TASK DETAILS.
Copy the data from the line that contains "If you were to rank" to its last line, exactly, including both of those lines and leaving out everything before.

RECORD SET.
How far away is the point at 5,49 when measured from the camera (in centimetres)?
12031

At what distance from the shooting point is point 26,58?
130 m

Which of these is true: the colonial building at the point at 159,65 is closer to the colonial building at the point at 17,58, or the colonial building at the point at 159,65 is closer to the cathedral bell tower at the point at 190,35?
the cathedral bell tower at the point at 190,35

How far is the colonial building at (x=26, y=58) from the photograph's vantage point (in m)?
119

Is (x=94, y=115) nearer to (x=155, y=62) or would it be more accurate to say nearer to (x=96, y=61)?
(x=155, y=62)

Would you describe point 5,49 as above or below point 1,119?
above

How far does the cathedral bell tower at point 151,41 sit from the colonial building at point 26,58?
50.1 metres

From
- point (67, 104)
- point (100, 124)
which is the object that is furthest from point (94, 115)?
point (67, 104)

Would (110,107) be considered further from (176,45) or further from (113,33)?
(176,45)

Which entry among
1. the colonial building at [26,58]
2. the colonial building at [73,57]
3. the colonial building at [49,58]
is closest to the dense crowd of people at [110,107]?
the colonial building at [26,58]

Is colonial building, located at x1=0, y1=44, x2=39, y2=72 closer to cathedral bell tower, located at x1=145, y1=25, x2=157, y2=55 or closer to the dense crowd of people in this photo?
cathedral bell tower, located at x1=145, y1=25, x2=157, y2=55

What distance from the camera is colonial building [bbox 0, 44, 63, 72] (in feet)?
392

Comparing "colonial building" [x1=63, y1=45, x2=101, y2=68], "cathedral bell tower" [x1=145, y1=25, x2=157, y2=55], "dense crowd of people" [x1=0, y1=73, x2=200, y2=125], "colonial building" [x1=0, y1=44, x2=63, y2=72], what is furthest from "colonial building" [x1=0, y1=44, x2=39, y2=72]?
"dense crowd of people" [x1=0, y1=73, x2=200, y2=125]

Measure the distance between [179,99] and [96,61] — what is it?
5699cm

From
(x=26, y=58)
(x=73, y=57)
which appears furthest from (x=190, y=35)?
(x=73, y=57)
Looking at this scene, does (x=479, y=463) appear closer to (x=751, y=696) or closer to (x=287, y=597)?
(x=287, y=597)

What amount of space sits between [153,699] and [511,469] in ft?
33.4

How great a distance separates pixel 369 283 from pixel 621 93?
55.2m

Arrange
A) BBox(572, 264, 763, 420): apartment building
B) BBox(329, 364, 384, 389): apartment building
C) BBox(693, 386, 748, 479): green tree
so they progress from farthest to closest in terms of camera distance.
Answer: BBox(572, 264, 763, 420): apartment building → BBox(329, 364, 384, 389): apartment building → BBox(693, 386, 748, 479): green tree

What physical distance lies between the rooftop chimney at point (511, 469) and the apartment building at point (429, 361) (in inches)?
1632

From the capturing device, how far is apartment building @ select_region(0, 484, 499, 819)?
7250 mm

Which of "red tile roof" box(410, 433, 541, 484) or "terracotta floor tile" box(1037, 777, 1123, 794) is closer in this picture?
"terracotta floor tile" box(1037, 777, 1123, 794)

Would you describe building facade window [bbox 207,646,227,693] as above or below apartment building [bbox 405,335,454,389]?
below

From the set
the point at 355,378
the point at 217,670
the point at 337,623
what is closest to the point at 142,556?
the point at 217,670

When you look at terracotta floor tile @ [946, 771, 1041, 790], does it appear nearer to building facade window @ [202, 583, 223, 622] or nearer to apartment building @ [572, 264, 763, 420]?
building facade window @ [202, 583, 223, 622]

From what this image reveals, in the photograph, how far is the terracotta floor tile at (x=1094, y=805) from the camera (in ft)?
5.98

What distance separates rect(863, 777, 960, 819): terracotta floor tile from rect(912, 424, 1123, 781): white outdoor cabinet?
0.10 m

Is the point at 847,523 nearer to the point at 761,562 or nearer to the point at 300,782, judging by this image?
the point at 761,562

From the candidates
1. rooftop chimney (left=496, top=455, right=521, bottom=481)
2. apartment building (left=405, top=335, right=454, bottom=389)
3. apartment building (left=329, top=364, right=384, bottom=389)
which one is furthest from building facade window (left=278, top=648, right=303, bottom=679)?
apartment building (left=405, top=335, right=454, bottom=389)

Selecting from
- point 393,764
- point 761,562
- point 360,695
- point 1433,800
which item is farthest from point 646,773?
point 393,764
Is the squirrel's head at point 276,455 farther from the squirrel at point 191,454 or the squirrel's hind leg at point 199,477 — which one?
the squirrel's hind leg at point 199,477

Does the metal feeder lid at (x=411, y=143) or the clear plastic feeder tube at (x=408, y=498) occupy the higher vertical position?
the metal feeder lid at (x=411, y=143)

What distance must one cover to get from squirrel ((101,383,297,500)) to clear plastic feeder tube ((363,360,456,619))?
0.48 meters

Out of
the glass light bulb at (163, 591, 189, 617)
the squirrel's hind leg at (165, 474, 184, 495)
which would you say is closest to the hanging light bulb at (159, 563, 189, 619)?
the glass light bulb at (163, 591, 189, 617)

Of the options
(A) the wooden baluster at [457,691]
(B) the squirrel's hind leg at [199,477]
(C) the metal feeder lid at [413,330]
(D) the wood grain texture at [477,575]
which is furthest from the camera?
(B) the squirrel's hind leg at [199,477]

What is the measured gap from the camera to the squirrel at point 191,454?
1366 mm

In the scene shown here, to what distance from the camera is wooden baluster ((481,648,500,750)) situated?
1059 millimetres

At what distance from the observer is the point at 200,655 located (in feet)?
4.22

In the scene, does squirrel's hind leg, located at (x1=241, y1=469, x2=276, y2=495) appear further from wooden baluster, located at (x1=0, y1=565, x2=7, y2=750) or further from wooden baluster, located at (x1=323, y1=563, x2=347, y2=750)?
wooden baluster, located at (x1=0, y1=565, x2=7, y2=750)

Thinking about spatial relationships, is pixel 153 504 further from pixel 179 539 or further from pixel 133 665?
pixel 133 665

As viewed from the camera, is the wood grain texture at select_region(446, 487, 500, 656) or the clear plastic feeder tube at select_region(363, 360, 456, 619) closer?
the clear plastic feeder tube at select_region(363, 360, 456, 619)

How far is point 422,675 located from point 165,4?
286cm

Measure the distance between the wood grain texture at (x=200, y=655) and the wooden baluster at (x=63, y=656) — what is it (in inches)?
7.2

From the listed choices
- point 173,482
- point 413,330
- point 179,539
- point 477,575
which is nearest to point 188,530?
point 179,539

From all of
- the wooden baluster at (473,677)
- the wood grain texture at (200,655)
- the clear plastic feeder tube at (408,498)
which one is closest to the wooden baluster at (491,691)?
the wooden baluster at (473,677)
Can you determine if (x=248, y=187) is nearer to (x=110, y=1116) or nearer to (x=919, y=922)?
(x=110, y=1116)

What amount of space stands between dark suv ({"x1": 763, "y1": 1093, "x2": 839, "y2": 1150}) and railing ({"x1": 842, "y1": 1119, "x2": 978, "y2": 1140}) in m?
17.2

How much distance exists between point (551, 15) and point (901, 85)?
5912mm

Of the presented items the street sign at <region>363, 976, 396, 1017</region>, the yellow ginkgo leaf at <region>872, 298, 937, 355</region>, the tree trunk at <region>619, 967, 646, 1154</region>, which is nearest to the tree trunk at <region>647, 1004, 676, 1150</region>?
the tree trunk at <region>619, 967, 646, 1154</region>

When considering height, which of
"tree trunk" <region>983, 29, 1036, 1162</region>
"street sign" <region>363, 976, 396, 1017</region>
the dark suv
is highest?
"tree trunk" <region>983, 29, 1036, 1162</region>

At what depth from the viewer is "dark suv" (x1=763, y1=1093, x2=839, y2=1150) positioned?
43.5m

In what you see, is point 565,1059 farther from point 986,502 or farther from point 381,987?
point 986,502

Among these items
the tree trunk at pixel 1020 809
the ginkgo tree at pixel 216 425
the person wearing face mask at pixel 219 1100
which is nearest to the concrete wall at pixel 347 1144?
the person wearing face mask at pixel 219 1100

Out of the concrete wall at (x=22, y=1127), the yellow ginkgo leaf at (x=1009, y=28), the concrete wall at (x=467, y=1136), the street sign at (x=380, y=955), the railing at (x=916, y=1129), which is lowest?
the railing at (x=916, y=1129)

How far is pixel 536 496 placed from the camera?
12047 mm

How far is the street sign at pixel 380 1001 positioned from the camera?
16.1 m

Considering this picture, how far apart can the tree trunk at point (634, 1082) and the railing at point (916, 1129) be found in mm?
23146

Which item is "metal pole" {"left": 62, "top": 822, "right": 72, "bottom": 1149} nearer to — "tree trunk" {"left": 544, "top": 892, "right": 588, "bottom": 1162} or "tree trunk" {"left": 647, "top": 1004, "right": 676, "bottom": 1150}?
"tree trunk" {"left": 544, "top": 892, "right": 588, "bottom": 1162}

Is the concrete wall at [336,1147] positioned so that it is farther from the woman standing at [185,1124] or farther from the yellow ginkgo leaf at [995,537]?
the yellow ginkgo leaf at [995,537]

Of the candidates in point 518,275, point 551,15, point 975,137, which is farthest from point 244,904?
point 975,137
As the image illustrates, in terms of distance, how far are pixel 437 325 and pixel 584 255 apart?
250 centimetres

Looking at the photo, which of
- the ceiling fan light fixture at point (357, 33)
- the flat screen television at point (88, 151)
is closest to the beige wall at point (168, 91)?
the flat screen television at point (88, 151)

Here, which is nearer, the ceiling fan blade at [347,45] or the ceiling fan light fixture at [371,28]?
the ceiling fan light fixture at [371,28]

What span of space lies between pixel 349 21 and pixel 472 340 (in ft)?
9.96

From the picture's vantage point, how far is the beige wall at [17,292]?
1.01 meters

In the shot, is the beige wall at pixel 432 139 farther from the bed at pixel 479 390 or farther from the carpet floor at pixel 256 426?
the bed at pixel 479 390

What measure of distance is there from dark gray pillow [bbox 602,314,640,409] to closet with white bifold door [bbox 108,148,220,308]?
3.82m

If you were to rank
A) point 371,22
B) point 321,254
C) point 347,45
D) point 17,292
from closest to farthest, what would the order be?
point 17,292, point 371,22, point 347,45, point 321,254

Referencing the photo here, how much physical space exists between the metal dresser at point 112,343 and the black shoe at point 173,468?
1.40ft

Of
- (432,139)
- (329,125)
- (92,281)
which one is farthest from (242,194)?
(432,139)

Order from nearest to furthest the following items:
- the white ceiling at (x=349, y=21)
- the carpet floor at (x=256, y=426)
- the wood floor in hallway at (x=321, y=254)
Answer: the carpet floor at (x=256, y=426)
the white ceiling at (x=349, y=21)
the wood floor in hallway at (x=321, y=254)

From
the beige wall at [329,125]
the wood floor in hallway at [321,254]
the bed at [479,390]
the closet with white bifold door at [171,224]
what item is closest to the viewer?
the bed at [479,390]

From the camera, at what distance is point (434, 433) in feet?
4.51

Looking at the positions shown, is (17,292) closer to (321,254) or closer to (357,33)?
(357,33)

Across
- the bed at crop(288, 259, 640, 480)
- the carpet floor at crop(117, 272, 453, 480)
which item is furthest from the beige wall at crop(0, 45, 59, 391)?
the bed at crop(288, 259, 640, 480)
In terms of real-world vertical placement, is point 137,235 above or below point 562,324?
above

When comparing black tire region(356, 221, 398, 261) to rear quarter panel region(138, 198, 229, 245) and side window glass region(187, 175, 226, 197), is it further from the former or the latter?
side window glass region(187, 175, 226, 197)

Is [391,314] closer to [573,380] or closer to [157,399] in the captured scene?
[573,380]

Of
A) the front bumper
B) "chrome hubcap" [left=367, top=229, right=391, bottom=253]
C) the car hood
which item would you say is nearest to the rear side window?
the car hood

TASK RESPONSE.
If you were to rank
A) point 371,22
B) point 321,254
C) point 347,45
D) point 17,292
from closest to farthest, what would the order be?
point 17,292, point 371,22, point 347,45, point 321,254

Referencing the photo here, how much physical space exists between the metal dresser at point 112,343 and the black shoe at point 173,468?
1.40ft

Of
- (432,139)
- (329,125)
- (92,281)
which one is farthest from (242,194)?
(432,139)

Order from nearest to furthest the following items:
- the white ceiling at (x=349, y=21)
- the carpet floor at (x=256, y=426)
- the wood floor in hallway at (x=321, y=254)
Answer: the carpet floor at (x=256, y=426)
the white ceiling at (x=349, y=21)
the wood floor in hallway at (x=321, y=254)

From
the beige wall at [329,125]
the wood floor in hallway at [321,254]
the bed at [479,390]
the closet with white bifold door at [171,224]
what item is closest to the viewer?
the bed at [479,390]

From the camera, at what distance is point (434, 433) in feet?
4.51

Looking at the positions shown, is (17,292) closer to (321,254) or closer to (357,33)?
(357,33)

Across
- the bed at crop(288, 259, 640, 480)
- the carpet floor at crop(117, 272, 453, 480)
which item is furthest from the beige wall at crop(0, 45, 59, 391)?
the bed at crop(288, 259, 640, 480)
In terms of real-world vertical placement, is point 137,235 above or below point 562,324?
above

When comparing black tire region(356, 221, 398, 261) to rear quarter panel region(138, 198, 229, 245) and side window glass region(187, 175, 226, 197), is it further from the former or the latter?
side window glass region(187, 175, 226, 197)

Is [391,314] closer to [573,380] or closer to [157,399] in the captured scene?
[573,380]

Of
A) the front bumper
B) "chrome hubcap" [left=367, top=229, right=391, bottom=253]
C) the car hood
which item would you say is nearest to the rear side window?
the car hood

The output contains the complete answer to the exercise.